** Begin **

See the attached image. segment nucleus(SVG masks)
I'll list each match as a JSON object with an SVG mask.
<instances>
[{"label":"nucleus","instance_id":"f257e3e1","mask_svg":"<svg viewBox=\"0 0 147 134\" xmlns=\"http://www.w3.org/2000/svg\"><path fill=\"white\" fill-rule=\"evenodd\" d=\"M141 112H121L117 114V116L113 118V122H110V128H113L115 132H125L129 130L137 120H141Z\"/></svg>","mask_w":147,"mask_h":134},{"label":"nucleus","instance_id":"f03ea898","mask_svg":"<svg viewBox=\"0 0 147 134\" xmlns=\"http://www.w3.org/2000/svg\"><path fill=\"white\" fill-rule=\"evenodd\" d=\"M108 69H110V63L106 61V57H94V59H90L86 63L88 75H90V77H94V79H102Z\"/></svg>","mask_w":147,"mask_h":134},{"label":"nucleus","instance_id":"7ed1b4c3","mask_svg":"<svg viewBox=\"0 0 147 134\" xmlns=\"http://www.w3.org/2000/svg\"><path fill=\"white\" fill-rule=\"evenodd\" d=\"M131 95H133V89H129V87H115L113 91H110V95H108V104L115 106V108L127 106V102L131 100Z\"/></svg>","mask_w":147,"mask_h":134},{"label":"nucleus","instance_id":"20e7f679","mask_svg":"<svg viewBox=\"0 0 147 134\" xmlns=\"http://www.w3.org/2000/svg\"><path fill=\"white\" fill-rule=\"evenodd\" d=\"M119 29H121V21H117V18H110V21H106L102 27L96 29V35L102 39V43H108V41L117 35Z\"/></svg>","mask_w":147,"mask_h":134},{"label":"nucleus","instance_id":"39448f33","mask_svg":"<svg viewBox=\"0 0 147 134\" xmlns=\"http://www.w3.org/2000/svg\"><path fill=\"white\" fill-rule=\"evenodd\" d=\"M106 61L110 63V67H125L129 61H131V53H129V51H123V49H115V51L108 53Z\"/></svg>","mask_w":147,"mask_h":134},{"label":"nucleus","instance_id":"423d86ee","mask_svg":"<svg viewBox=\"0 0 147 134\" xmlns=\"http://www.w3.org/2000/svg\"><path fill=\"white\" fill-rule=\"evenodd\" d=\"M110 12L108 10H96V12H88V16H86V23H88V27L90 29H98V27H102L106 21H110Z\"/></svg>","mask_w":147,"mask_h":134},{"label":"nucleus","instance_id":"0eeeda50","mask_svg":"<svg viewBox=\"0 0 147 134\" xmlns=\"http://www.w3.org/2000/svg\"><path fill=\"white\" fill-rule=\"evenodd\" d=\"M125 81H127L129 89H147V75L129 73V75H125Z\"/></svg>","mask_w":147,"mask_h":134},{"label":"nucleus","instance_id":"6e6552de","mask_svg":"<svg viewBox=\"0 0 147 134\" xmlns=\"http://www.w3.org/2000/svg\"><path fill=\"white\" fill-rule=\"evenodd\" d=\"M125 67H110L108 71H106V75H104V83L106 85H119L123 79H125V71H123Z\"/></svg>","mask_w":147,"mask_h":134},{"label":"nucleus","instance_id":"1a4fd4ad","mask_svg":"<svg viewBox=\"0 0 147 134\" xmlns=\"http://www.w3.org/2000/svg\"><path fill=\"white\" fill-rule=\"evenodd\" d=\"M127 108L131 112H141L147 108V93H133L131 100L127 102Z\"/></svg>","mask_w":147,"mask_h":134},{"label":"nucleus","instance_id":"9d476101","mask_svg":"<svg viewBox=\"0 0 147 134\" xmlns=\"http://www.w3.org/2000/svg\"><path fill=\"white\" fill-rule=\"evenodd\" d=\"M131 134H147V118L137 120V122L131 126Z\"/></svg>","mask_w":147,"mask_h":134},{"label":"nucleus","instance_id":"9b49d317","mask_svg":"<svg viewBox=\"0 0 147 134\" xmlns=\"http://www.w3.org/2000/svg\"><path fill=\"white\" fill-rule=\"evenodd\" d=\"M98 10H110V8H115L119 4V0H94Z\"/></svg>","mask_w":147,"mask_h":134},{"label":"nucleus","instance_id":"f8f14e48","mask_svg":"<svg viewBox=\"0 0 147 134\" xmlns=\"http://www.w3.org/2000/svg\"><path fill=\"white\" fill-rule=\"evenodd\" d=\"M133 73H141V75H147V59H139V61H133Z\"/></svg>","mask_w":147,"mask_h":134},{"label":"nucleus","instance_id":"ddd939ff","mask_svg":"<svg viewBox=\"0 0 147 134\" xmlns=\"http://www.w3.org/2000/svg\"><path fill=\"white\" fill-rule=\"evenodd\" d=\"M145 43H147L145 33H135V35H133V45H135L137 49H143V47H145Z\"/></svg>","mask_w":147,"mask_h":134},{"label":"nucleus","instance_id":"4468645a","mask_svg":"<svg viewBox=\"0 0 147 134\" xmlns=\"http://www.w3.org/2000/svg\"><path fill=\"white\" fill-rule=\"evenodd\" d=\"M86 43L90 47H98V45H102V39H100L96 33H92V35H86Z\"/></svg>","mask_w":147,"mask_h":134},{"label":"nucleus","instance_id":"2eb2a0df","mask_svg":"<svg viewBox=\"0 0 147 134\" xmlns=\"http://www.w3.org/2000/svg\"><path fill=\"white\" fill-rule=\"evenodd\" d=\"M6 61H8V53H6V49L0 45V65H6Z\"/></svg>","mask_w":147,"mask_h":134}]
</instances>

** End **

» **Your objective**
Print all of the rows above again, line for line, with nothing changed.

» **Response for this exercise**
See the attached image. segment nucleus(SVG masks)
I'll list each match as a JSON object with an SVG mask.
<instances>
[{"label":"nucleus","instance_id":"f257e3e1","mask_svg":"<svg viewBox=\"0 0 147 134\" xmlns=\"http://www.w3.org/2000/svg\"><path fill=\"white\" fill-rule=\"evenodd\" d=\"M141 112H121L117 114V116L113 118V122H110V128H113L115 132H125L129 130L137 120H141Z\"/></svg>","mask_w":147,"mask_h":134},{"label":"nucleus","instance_id":"f03ea898","mask_svg":"<svg viewBox=\"0 0 147 134\" xmlns=\"http://www.w3.org/2000/svg\"><path fill=\"white\" fill-rule=\"evenodd\" d=\"M108 69H110V63L106 61V57H94V59H90L86 63L88 75H90V77H94V79H102Z\"/></svg>","mask_w":147,"mask_h":134},{"label":"nucleus","instance_id":"7ed1b4c3","mask_svg":"<svg viewBox=\"0 0 147 134\" xmlns=\"http://www.w3.org/2000/svg\"><path fill=\"white\" fill-rule=\"evenodd\" d=\"M131 95H133V89H129V87H115L113 91H110V95H108V104L115 106V108L127 106V102L131 100Z\"/></svg>","mask_w":147,"mask_h":134},{"label":"nucleus","instance_id":"20e7f679","mask_svg":"<svg viewBox=\"0 0 147 134\" xmlns=\"http://www.w3.org/2000/svg\"><path fill=\"white\" fill-rule=\"evenodd\" d=\"M119 29H121V21H117V18H110V21H106L102 27L96 29V35L102 39V43H108V41L117 35Z\"/></svg>","mask_w":147,"mask_h":134},{"label":"nucleus","instance_id":"39448f33","mask_svg":"<svg viewBox=\"0 0 147 134\" xmlns=\"http://www.w3.org/2000/svg\"><path fill=\"white\" fill-rule=\"evenodd\" d=\"M106 61L110 63V67H125L129 61H131V53H129V51H123V49H115V51L108 53Z\"/></svg>","mask_w":147,"mask_h":134},{"label":"nucleus","instance_id":"423d86ee","mask_svg":"<svg viewBox=\"0 0 147 134\" xmlns=\"http://www.w3.org/2000/svg\"><path fill=\"white\" fill-rule=\"evenodd\" d=\"M110 12L108 10H96V12H88V16H86V23H88V27L90 29H98V27H102L106 21H110Z\"/></svg>","mask_w":147,"mask_h":134},{"label":"nucleus","instance_id":"0eeeda50","mask_svg":"<svg viewBox=\"0 0 147 134\" xmlns=\"http://www.w3.org/2000/svg\"><path fill=\"white\" fill-rule=\"evenodd\" d=\"M125 81H127L129 89H147V75L129 73V75H125Z\"/></svg>","mask_w":147,"mask_h":134},{"label":"nucleus","instance_id":"6e6552de","mask_svg":"<svg viewBox=\"0 0 147 134\" xmlns=\"http://www.w3.org/2000/svg\"><path fill=\"white\" fill-rule=\"evenodd\" d=\"M125 67H110L108 71H106V75H104V83L106 85H119L123 79H125V71H123Z\"/></svg>","mask_w":147,"mask_h":134},{"label":"nucleus","instance_id":"1a4fd4ad","mask_svg":"<svg viewBox=\"0 0 147 134\" xmlns=\"http://www.w3.org/2000/svg\"><path fill=\"white\" fill-rule=\"evenodd\" d=\"M127 108L131 112H141L147 108V93H133L131 100L127 102Z\"/></svg>","mask_w":147,"mask_h":134},{"label":"nucleus","instance_id":"9d476101","mask_svg":"<svg viewBox=\"0 0 147 134\" xmlns=\"http://www.w3.org/2000/svg\"><path fill=\"white\" fill-rule=\"evenodd\" d=\"M131 134H147V118L137 120V122L131 126Z\"/></svg>","mask_w":147,"mask_h":134},{"label":"nucleus","instance_id":"9b49d317","mask_svg":"<svg viewBox=\"0 0 147 134\" xmlns=\"http://www.w3.org/2000/svg\"><path fill=\"white\" fill-rule=\"evenodd\" d=\"M98 10H110V8H115L119 4V0H94Z\"/></svg>","mask_w":147,"mask_h":134},{"label":"nucleus","instance_id":"f8f14e48","mask_svg":"<svg viewBox=\"0 0 147 134\" xmlns=\"http://www.w3.org/2000/svg\"><path fill=\"white\" fill-rule=\"evenodd\" d=\"M133 73H141V75H147V59H139V61H133Z\"/></svg>","mask_w":147,"mask_h":134},{"label":"nucleus","instance_id":"ddd939ff","mask_svg":"<svg viewBox=\"0 0 147 134\" xmlns=\"http://www.w3.org/2000/svg\"><path fill=\"white\" fill-rule=\"evenodd\" d=\"M145 43H147L145 33H135V35H133V45H135L137 49H143V47H145Z\"/></svg>","mask_w":147,"mask_h":134},{"label":"nucleus","instance_id":"4468645a","mask_svg":"<svg viewBox=\"0 0 147 134\" xmlns=\"http://www.w3.org/2000/svg\"><path fill=\"white\" fill-rule=\"evenodd\" d=\"M86 43L90 47H98V45H102V39H100L96 33H92V35H86Z\"/></svg>","mask_w":147,"mask_h":134},{"label":"nucleus","instance_id":"2eb2a0df","mask_svg":"<svg viewBox=\"0 0 147 134\" xmlns=\"http://www.w3.org/2000/svg\"><path fill=\"white\" fill-rule=\"evenodd\" d=\"M6 61H8V53H6V49L0 45V65H6Z\"/></svg>","mask_w":147,"mask_h":134}]
</instances>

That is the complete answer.